Helen Garner's Ode to Her Grandson and His Sport
Briefly

Helen Garner's Ode to Her Grandson and His Sport
"What is it all for, these early mornings and evenings in the park with her notebook? The bruises and the pain? She wonders about it many times, but is quiet, self-conscious. She does not spend too much time trying to answer the question. And whatever answers she comes by are less interesting, anyway, than the quality of the light at dawn, and the crash of bodies, and what she's recording in the notebook."
"She envies them for their obliviousness. She worships-not too strong a word-their hardening, growing bodies, their virility, their youth. They play footy, Australian-rules football, as if it is their birthright, and, in her view, it is. She is Helen Garner, one of Australia's best-known writers, renowned for her unsparing novels and journalism, and for her complex view of intimacy and power relations."

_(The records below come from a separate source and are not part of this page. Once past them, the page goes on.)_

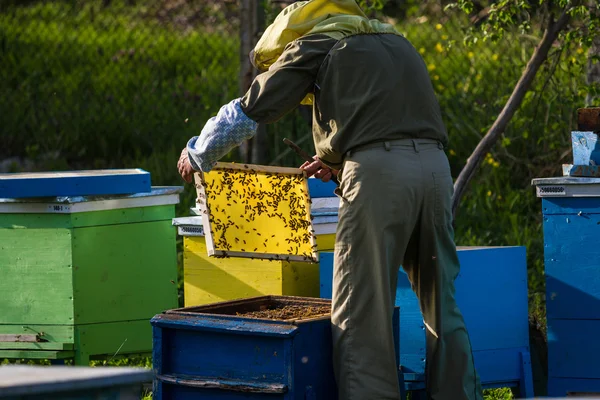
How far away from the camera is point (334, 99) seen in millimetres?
2805

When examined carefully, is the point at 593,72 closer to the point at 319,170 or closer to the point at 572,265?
the point at 572,265

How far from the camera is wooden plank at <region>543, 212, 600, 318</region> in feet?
11.4

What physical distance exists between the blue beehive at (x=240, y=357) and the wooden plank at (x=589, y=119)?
1317 millimetres

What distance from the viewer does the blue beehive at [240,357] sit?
2.74 m

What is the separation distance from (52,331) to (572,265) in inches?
76.8

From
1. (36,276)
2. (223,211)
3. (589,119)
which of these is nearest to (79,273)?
(36,276)

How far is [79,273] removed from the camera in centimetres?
375

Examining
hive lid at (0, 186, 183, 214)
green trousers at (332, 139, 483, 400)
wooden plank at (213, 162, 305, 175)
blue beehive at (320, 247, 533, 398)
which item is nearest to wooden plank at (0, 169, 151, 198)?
hive lid at (0, 186, 183, 214)

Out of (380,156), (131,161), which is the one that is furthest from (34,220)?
(131,161)

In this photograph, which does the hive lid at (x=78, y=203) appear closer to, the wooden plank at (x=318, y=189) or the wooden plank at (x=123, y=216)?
the wooden plank at (x=123, y=216)

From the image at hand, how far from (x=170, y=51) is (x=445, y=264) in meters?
5.89

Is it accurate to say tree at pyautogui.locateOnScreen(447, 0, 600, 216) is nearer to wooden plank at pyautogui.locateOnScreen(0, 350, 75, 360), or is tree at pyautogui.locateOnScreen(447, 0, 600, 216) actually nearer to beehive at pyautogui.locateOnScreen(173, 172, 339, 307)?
beehive at pyautogui.locateOnScreen(173, 172, 339, 307)

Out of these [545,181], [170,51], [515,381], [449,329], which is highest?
[170,51]

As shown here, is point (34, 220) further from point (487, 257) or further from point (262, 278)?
point (487, 257)
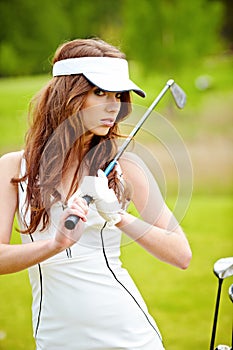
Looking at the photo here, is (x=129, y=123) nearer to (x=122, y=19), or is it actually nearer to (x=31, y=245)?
(x=31, y=245)

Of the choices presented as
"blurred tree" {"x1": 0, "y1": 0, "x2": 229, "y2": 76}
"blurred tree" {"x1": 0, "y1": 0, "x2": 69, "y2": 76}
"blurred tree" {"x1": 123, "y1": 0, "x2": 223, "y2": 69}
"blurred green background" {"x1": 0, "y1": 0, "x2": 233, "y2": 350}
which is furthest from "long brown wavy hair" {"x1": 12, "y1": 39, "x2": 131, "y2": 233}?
"blurred tree" {"x1": 123, "y1": 0, "x2": 223, "y2": 69}

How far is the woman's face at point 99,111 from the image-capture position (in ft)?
4.04

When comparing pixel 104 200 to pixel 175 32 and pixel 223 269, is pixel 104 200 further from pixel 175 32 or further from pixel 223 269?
pixel 175 32

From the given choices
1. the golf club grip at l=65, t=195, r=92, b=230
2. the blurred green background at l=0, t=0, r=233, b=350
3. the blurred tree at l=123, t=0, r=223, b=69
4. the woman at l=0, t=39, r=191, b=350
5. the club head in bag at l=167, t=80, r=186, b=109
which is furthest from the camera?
the blurred tree at l=123, t=0, r=223, b=69

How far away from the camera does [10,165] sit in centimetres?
124

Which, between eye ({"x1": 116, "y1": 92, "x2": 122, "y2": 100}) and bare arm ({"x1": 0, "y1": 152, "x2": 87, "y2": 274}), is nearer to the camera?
bare arm ({"x1": 0, "y1": 152, "x2": 87, "y2": 274})

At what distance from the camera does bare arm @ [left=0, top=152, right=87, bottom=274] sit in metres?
1.12

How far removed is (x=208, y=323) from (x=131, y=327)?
1.94 metres

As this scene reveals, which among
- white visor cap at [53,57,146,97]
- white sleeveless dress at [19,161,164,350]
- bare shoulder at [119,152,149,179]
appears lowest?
white sleeveless dress at [19,161,164,350]

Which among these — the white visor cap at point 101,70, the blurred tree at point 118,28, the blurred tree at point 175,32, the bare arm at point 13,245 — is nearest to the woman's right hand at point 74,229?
the bare arm at point 13,245

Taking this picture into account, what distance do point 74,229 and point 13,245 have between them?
0.15 m

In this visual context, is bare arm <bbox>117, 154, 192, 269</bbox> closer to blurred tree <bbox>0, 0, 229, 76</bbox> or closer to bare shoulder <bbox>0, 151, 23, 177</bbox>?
bare shoulder <bbox>0, 151, 23, 177</bbox>

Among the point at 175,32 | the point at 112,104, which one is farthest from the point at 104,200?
Answer: the point at 175,32

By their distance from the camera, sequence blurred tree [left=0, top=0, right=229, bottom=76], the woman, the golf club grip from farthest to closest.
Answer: blurred tree [left=0, top=0, right=229, bottom=76] → the woman → the golf club grip
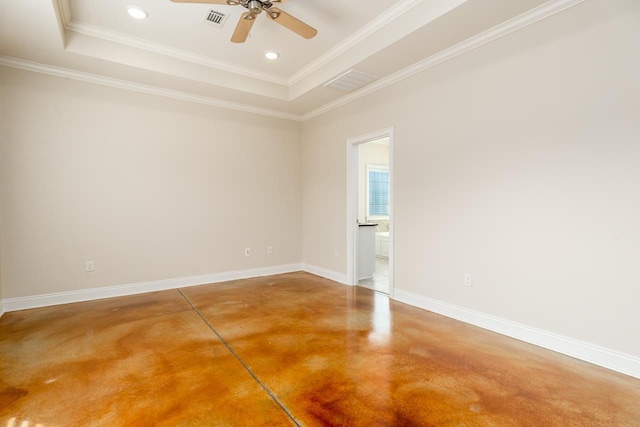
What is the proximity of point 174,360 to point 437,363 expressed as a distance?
2.02 m

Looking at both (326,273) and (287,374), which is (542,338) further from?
(326,273)

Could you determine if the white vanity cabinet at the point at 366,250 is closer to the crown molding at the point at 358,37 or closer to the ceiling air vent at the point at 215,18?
the crown molding at the point at 358,37

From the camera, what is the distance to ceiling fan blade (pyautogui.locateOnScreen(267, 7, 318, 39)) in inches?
98.9

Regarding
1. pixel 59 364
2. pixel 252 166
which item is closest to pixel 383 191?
pixel 252 166

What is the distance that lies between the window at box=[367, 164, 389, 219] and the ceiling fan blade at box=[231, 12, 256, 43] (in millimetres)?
5262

"Garner hasn't written a stand-alone book in a decade. She hesitates to tell people she is writing one about watching her grandson playing for the U-16 Flemington Colts. "I keep quiet about this," she writes in " The Season: A Fan's Story," " because I don't want people to think I'm romanticising it, or to reproach me for not writing about women's footy.""

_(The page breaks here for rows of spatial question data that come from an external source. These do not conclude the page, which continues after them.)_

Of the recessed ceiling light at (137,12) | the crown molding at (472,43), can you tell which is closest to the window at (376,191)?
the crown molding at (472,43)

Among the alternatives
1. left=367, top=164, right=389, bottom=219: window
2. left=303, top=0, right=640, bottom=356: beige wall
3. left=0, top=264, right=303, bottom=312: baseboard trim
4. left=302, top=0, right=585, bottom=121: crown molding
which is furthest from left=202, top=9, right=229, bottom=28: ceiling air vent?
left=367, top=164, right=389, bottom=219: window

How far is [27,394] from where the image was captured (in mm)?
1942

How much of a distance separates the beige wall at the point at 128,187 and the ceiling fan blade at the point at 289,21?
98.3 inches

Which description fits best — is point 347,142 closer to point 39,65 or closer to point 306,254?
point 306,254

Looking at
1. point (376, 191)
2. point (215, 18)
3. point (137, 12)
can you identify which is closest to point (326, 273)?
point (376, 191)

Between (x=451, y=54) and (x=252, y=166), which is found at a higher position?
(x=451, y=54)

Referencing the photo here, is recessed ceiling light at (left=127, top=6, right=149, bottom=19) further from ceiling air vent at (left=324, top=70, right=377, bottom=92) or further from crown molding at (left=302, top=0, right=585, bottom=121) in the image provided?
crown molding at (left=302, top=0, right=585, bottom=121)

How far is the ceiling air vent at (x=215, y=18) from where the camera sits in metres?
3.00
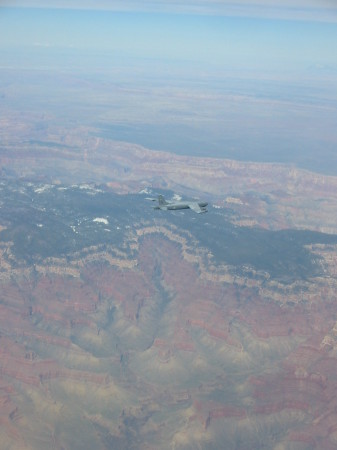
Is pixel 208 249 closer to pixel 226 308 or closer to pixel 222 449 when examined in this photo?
pixel 226 308

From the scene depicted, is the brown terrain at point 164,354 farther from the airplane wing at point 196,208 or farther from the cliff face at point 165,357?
the airplane wing at point 196,208

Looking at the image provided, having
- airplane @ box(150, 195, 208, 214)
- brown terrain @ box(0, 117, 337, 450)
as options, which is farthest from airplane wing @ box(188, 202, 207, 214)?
brown terrain @ box(0, 117, 337, 450)

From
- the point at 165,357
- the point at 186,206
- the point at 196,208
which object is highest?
the point at 196,208

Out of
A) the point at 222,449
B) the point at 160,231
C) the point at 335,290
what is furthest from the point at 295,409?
the point at 160,231

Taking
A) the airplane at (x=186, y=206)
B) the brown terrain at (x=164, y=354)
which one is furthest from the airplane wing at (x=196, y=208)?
the brown terrain at (x=164, y=354)

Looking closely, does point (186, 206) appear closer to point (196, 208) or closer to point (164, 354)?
point (196, 208)

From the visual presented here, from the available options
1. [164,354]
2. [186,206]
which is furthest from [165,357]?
[186,206]

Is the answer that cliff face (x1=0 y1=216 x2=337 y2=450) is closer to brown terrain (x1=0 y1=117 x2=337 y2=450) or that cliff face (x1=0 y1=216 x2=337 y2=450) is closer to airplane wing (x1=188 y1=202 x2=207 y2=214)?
brown terrain (x1=0 y1=117 x2=337 y2=450)

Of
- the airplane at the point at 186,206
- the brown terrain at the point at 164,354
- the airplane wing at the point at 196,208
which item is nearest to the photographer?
the airplane wing at the point at 196,208
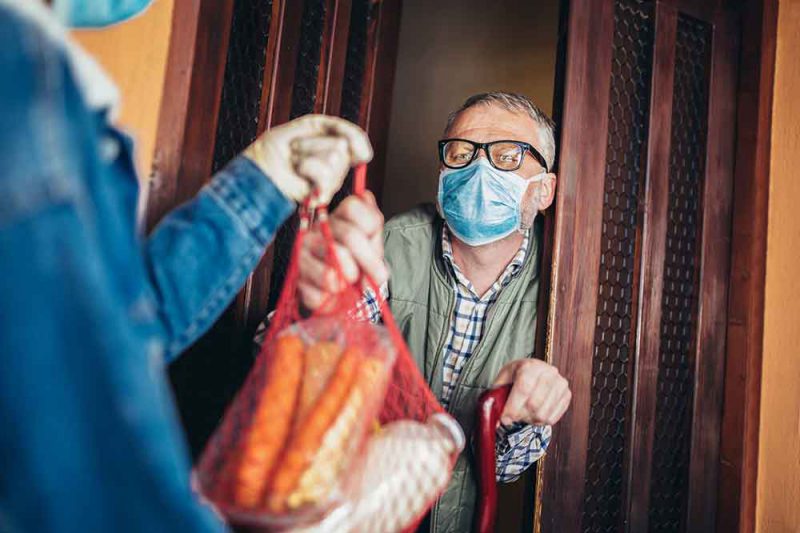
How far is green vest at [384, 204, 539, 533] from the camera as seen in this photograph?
56.9 inches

A woman rises early and attends practices and matches, recording observations in a notebook as her grandson plays U-16 Australian-rules football. She focuses on sensory details—the quality of dawn light, the crash of bodies—and on the boys' hardening bodies, virility, and youth. She admires their obliviousness to injury and treats their play as an almost sacred rite of passage. The account rejects analytical or polemical framing and embraces romantic, admiring awe. The woman intends a compact, lyrical record—a life-hymn—of a shared season before the boy matures and her own life ends.